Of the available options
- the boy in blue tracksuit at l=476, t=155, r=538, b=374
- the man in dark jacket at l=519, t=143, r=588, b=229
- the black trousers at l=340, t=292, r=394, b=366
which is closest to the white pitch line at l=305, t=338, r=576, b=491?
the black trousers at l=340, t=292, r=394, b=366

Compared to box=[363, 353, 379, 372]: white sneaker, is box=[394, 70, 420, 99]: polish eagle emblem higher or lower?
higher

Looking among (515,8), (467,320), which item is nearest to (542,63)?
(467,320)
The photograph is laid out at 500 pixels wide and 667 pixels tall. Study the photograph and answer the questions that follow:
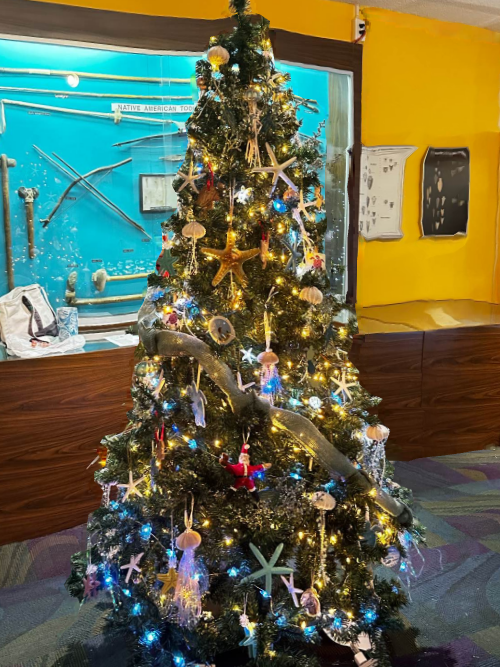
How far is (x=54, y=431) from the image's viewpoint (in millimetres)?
2299

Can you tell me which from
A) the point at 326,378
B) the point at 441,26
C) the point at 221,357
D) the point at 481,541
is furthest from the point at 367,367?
the point at 441,26

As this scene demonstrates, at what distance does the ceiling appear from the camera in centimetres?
303

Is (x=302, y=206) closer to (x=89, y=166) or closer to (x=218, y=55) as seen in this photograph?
(x=218, y=55)

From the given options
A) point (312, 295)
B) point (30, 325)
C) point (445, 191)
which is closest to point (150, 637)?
point (312, 295)

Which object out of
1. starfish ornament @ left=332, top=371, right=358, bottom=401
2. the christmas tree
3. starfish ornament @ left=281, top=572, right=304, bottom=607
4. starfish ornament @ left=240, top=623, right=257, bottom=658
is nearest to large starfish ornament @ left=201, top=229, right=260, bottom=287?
the christmas tree

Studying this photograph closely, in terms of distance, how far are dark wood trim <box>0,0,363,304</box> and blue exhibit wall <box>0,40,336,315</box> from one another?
0.07 metres

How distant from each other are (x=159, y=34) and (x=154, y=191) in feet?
2.30

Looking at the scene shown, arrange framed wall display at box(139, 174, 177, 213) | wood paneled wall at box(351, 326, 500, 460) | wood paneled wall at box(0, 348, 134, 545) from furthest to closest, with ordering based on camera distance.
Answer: wood paneled wall at box(351, 326, 500, 460)
framed wall display at box(139, 174, 177, 213)
wood paneled wall at box(0, 348, 134, 545)

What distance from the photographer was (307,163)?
5.19 ft

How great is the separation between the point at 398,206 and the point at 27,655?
2.91 metres

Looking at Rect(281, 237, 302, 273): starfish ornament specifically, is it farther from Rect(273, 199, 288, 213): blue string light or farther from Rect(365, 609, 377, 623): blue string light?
Rect(365, 609, 377, 623): blue string light

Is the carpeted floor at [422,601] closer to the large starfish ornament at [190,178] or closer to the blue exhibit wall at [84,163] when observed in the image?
the blue exhibit wall at [84,163]

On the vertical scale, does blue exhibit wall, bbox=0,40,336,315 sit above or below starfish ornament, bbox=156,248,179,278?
above

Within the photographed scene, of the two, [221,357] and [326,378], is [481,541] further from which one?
[221,357]
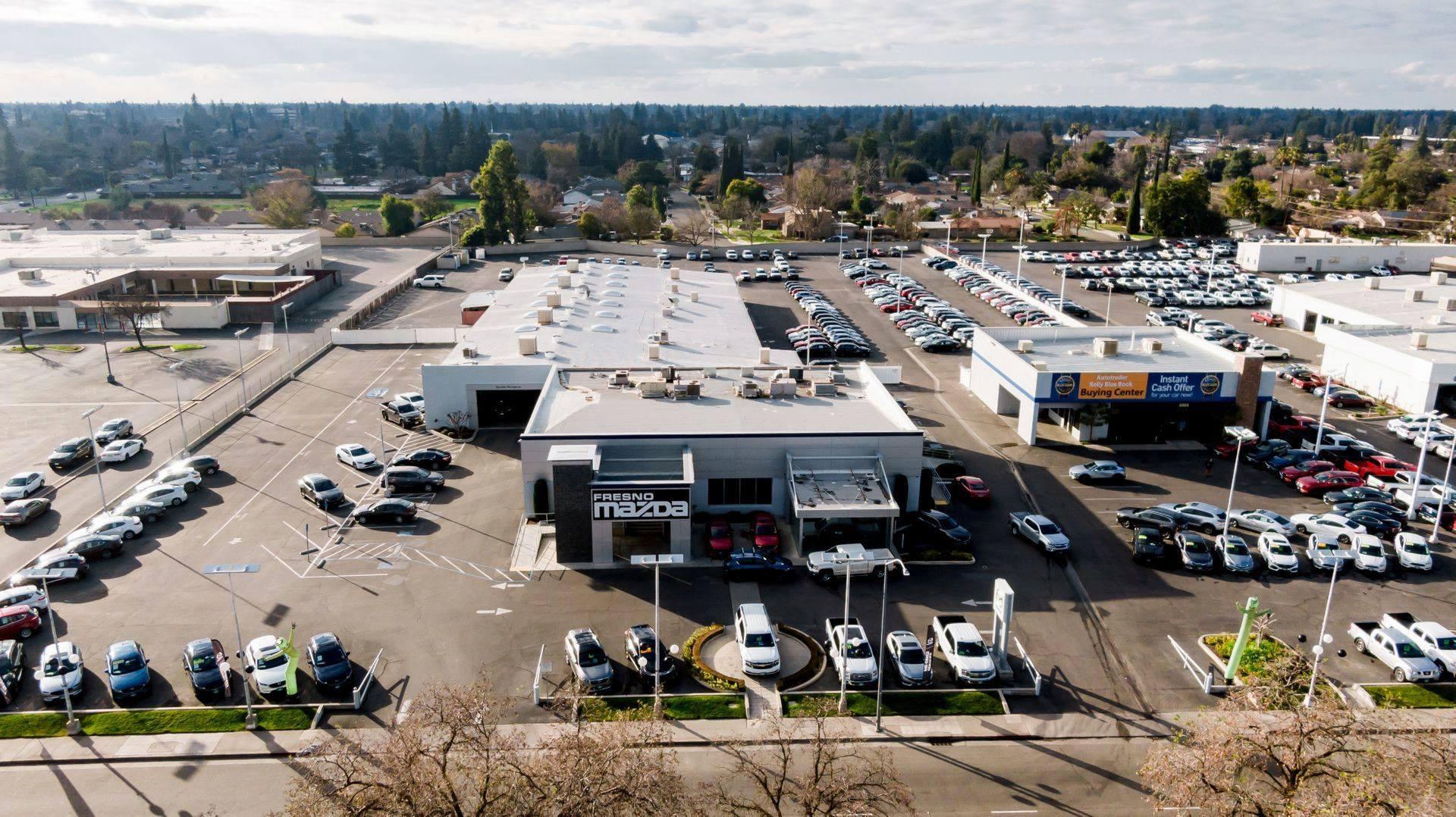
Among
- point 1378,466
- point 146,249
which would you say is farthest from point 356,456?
point 146,249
--
Problem statement - Give all the entries again exactly, dropping each picture.

The response -
Of the available options
- the boy in blue tracksuit at l=476, t=155, r=538, b=374
- the man in dark jacket at l=519, t=143, r=588, b=229
- the black trousers at l=340, t=292, r=394, b=366
which is closest to the white pitch line at l=305, t=338, r=576, b=491?
the black trousers at l=340, t=292, r=394, b=366

Compared to box=[363, 353, 379, 372]: white sneaker, is box=[394, 70, 420, 99]: polish eagle emblem higher or lower?
higher

Looking among (515,8), (467,320), which item is nearest to (542,63)?
(467,320)
The photograph is laid out at 500 pixels wide and 667 pixels tall. Study the photograph and answer the questions that follow:
How far is (x=54, y=431) from the image's viewpoint (in millimetres)?
2299

Can you tell me which from
A) the point at 326,378
B) the point at 441,26
C) the point at 221,357
D) the point at 481,541
is furthest from the point at 367,367?
the point at 441,26

As this scene demonstrates, at what distance does the ceiling appear from the camera in centimetres?
303

Is (x=302, y=206) closer to (x=89, y=166) or closer to (x=218, y=55) as seen in this photograph?
(x=218, y=55)

From the given options
A) point (312, 295)
B) point (30, 325)
C) point (445, 191)
which is closest to point (150, 637)?
point (312, 295)

Which object out of
1. starfish ornament @ left=332, top=371, right=358, bottom=401
2. the christmas tree
3. starfish ornament @ left=281, top=572, right=304, bottom=607
4. starfish ornament @ left=240, top=623, right=257, bottom=658
is nearest to large starfish ornament @ left=201, top=229, right=260, bottom=287?
the christmas tree

Studying this photograph closely, in terms of distance, how far are dark wood trim <box>0,0,363,304</box> and blue exhibit wall <box>0,40,336,315</box> from one another?
0.07 metres

How distant from each other are (x=159, y=34) and (x=154, y=191) in feet?
2.30

Looking at the scene shown, arrange framed wall display at box(139, 174, 177, 213) | wood paneled wall at box(351, 326, 500, 460) | wood paneled wall at box(0, 348, 134, 545) from furthest to closest, with ordering based on camera distance.
Answer: wood paneled wall at box(351, 326, 500, 460)
framed wall display at box(139, 174, 177, 213)
wood paneled wall at box(0, 348, 134, 545)

What distance from the photographer was (307,163)?
5.19 ft

How great is the separation between the point at 398,206 and the point at 27,655?
2.91 metres

Looking at Rect(281, 237, 302, 273): starfish ornament specifically, is it farther from Rect(273, 199, 288, 213): blue string light or farther from Rect(365, 609, 377, 623): blue string light?
Rect(365, 609, 377, 623): blue string light

Is the carpeted floor at [422,601] closer to the large starfish ornament at [190,178] or closer to the blue exhibit wall at [84,163] when observed in the image?
the blue exhibit wall at [84,163]

On the vertical scale, does blue exhibit wall, bbox=0,40,336,315 sit above or below starfish ornament, bbox=156,248,179,278?
above

Within the photographed scene, of the two, [221,357] and [326,378], is [481,541] further from which one?
[221,357]
Among
- point 1378,466
- point 146,249
which would you say is farthest from point 356,456?
point 146,249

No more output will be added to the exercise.